**ARBEITSAUFTRÄGE**
A. Zähle alle Ortsnamen auf, die im Aufruf der Initiative vorkommen.
B. Stimmen die folgenden Aussagen mit dem Aufruf der Initiative überein? Antworte jeweils mit Ja oder Nein und zitiere die entscheidende Stelle wörtlich.
(i) In der Tür der Synagoge in Halle gibt es etwa 20 Einschusslöcher.
(ii) Die Zerstörung an der Friedberger Anlage erfolgte 1938 in einem einzigen Schritt.
(iii) Der Ausdruck „ins Herz“ ist für den Aufruf bloß eine Metapher.
C. Wen zitiert der Aufruf der Initiative mit den Worten „ins Herz“?

**AUSGANGSTEXT**
-*-

Aufruf der Initiative

Eine Forderung nach Halle: die Fundamente der Synagoge Friedberger Anlage in Frankfurt sind endlich auszugraben und öffentlich zu zeigen. Warum?


Das Bild der etwa 20 Einschusslöcher in der Tür der Synagoge in Halle dringt nicht nur in unsere Phantasien und in unsere Sprache ein, sondern trifft körperlich. Die Schüsse sind „ins Herz“ gegangen, wie Anton Jakob Weinberger sagt. Das ist mehr als eine Metapher. Was der Täter in Halle beabsichtigte und zu einer Aktion zusammenzog – die Ermordung von Gläubigen plus Zerstörung der Synagoge – erfolgte 1938 hier am Ort der Friedberger Anlage zweischrittig. Erst ging es um die Zerstörung des Bauwerkes. Was sich zunächst gegen Steine richtete, meinte aber schon damals die körperliche Vernichtung von Menschen und zielte auf den Genozid. Noch ging es um eine Ersatzhandlung, eine Verschiebung der Vernichtungsabsicht von Mensch auf Sache. Die Zerstörungswut richtete sich auf ein sakrales Gebäude, weil es mit menschlichen Aspekten aufgeladen war, so wie auch die auf jüdischen Friedhöfen umgestürzten Grabsteine Menschen meinen und eine Schändung menschlicher Körper bedeuten.

-*-

**VORLIEGENDE EINTRÄGE**
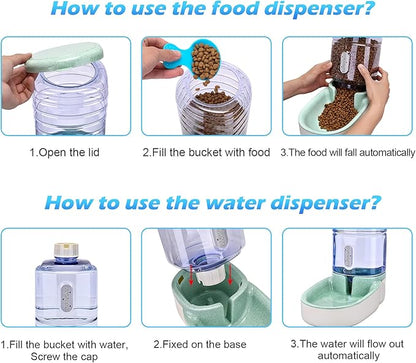 How to use the food dispenser?

1.Open the lid

2.Fill the bucket with food

3.The food will fall automatically

How to use the water dispenser?

1.Fill the bucket with water, Screw the cap

2.Fixed on the base

3.The water will flow out automatically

-*-

**LÖSUNGEN**
A. Halle, Frankfurt, Friedberger Anlage

B.
(i) Ja: „Das Bild der etwa 20 Einschusslöcher in der Tür der Synagoge in Halle“
(ii) Nein: „erfolgte 1938 hier am Ort der Friedberger Anlage zweischrittig“
(iii) Nein: „Das ist mehr als eine Metapher.“

C. Anton Jakob Weinberger